I took my daughter to the library this afternoon, but had foolishly promised that she could buy a cake or biscuit from the supermarket and so she was more focused on that than on selecting or reading any books. She just picked up the first ones she saw and then wanted to get to the sugar. But I read her one story and looked for some books for myself. Phoebe saw a book about the art of Peter Rabbit. For some reason she is convinced that Peter Rabbit is my favourite TV show and calls me into the room whenever it is on. In truth I think it’s a bit stupid, but I do like playing “Farmer Gregor” as Phoebe calls it, mainly cos I get to do my brilliant Scotch accent.

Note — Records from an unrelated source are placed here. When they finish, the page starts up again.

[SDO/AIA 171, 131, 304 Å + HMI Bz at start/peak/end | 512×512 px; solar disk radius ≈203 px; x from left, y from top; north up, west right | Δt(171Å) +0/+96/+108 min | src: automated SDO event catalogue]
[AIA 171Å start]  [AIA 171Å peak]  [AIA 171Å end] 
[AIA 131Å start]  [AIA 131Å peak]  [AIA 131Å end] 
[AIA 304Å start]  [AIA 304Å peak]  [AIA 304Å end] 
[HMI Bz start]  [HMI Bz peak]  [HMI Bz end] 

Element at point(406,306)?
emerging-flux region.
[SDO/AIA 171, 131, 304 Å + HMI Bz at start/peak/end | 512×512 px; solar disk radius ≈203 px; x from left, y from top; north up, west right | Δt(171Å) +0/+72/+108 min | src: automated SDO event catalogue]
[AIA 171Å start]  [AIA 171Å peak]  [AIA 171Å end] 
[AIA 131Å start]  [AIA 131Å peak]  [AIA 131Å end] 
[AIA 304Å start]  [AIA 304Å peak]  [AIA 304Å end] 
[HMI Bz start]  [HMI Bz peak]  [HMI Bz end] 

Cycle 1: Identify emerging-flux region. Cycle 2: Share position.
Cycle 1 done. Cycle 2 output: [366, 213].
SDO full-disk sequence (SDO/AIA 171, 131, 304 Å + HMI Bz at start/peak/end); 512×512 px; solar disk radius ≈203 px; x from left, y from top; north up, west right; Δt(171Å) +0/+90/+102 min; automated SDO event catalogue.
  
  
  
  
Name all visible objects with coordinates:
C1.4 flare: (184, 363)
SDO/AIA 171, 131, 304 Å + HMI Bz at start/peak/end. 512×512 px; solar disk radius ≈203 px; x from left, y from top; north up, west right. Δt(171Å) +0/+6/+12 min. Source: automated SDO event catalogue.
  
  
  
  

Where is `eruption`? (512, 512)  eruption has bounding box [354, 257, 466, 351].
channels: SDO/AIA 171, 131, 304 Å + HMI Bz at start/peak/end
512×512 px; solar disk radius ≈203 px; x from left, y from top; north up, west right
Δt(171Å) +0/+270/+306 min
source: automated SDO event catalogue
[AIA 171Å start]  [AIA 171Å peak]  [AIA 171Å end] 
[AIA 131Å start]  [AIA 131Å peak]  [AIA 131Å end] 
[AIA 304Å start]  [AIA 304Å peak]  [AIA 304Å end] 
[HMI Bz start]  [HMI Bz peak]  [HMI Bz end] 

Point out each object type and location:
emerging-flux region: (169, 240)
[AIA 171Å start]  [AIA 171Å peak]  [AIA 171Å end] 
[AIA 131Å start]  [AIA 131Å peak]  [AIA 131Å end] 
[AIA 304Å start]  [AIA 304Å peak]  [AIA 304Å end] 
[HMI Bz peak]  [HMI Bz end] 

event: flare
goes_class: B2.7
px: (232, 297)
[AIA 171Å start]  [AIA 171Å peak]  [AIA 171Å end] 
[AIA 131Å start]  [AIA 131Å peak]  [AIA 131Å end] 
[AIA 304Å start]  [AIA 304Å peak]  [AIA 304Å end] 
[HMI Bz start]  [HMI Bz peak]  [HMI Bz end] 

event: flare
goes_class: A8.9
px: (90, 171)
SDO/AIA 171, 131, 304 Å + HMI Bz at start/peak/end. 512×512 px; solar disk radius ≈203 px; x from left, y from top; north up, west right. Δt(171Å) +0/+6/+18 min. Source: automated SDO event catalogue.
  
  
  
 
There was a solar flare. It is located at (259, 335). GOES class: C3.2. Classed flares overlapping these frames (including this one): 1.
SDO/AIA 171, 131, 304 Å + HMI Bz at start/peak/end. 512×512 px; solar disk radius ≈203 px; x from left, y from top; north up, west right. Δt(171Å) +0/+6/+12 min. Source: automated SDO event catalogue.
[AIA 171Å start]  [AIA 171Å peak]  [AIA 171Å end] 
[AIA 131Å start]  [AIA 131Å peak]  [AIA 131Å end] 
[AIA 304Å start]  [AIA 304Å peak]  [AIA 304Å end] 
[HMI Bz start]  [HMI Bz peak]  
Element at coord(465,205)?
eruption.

As I looked for books one of the librarians came up to me and said, “I think we’ve worked together.” She did look familiar but I couldn’t place her. She said we’d rehearsed together with Sally Phillips and struggled to think of the name of the show, but it turned out it was Ra Ra Rasputin and she was Judy, who had helped us choreograph that insane show (we did a full musical, with singing and dancing with five people on a stage about the size of a kingsize bed). We’re going back over a quarter of a century to that one and we’d only worked together for a few days, so it was perhaps not surprising that I hadn’t instantaneously recognised her, but it was good to see her again and nice to be reminded of those care free days when I was young and arrogant enough to put on such an ambitious show and yet still write most of it in the month before the Fringe.
It was a show that was in the running for nomination for the Perrier - or at least critic William Cook was obsessed with it and the rest of the panel then all turned up on a Monday afternoon, when they were the only people in the audience and sat there stone-faced throughout. It was the only day that the very silly show didn’t sizzle, but perhaps annoyed with Cook’s enthusiasm or possibly because they thought comedy was a more serious business (even though this was one of the world’s first jukebox musicals, a satire of the royal family and amongst the French fancies and campness had quite a lot to say about how history becomes fictionalised) and turned their noses up at it from the start.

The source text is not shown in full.